A sceptical correspondent to The Medical World, Dr Massie, colourfully paraphrased this as ‘Use lots of water (a gallon or two), retain it as long as possible, and then “Let her go, Gallagher!”’
Dr Massie also said:
I don’t know anything about Hall’s right to use the prefix ‘Dr.’, but suspect it is merely a trap to get some unwary M.D. to send for the June number of his alleged scientific journal, and be by it further deceived to send $4.00 for his alleged “Hygienic Method”
Massie needn’t have feared, however – Hall had a PhD from Lebanon Valley College, PA, and was Doctor of Laws from the University of Florida – therefore doubly entitled to be called ‘Doctor’. If people thought this meant he had a medical qualification, well, so be it!
After an inauspicious start as a mule-driver on the Erie Canal towpath, Hall worked hard to gain an education and became a writer and editor, producing his own journal, the Microcosm, and several works of philosophy. It was in the Microcosm that he announced the discovery of ‘this treatment for the cure of almost every known form of disease,’ and invited people to send $4 for the pamphlet. Although the secrecy and high cost aroused the suspicions of doctors like Massie, other physicians approved. Dr J H Etheridge of Chicago, for example, reported in rather graphic detail in the Medical Standard on his success with the treatment. In the case of one patient who had been a ‘poor breakfaster’ for years, ‘the discharges from her bowels were simply enormous’.

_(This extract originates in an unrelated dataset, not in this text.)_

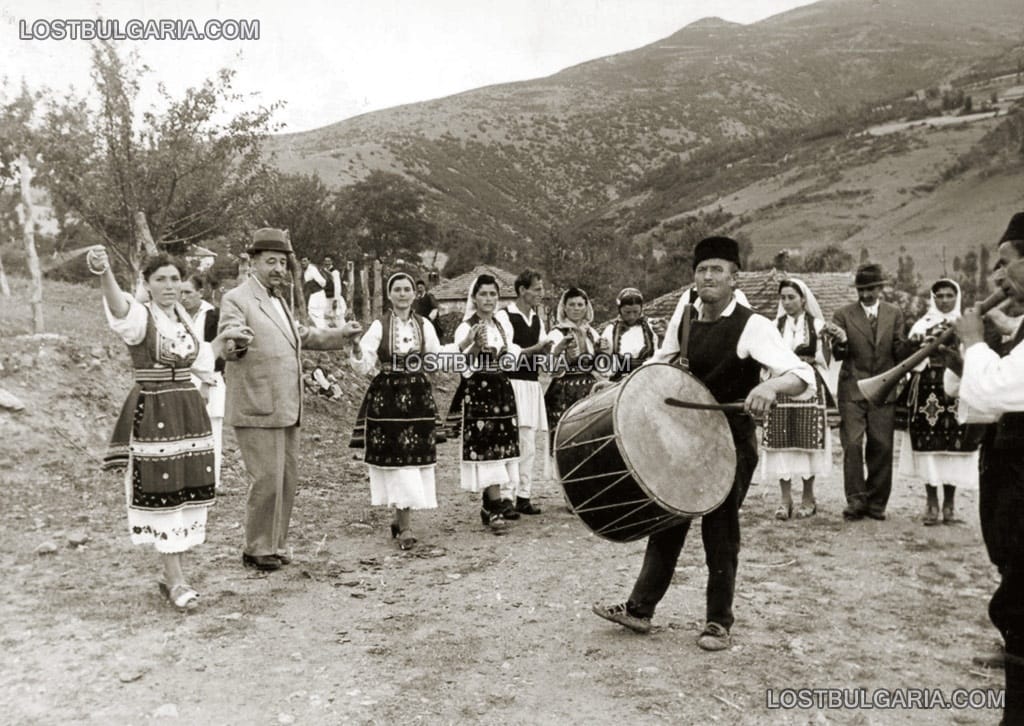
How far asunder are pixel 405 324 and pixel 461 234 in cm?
5970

Etheridge might not have seen the Hygienic Treatment as quackery, but there was a danger of the method being promoted by amateur enthusiasts.
In 1889, 20-year-old George Harger, a student at the Rome Free Academy in New York, bought Hall’s pamphlet and was convinced it held the key to health. Whenever any of his fellow students were ill, he advised them to give up on conventional medicine and try the hygienic cure. His persistence, added to the fact that he was a staunch prohibitionist, didn’t do a lot for this young chap’s popularity. When he persuaded a seriously ill 16-year-old boy to adopt the hygienic treatment, enough was enough. The insufferable but unfortunate Harger was set upon by a mob of 15 other students and any remaining contents of his colon were promptly kicked out of him.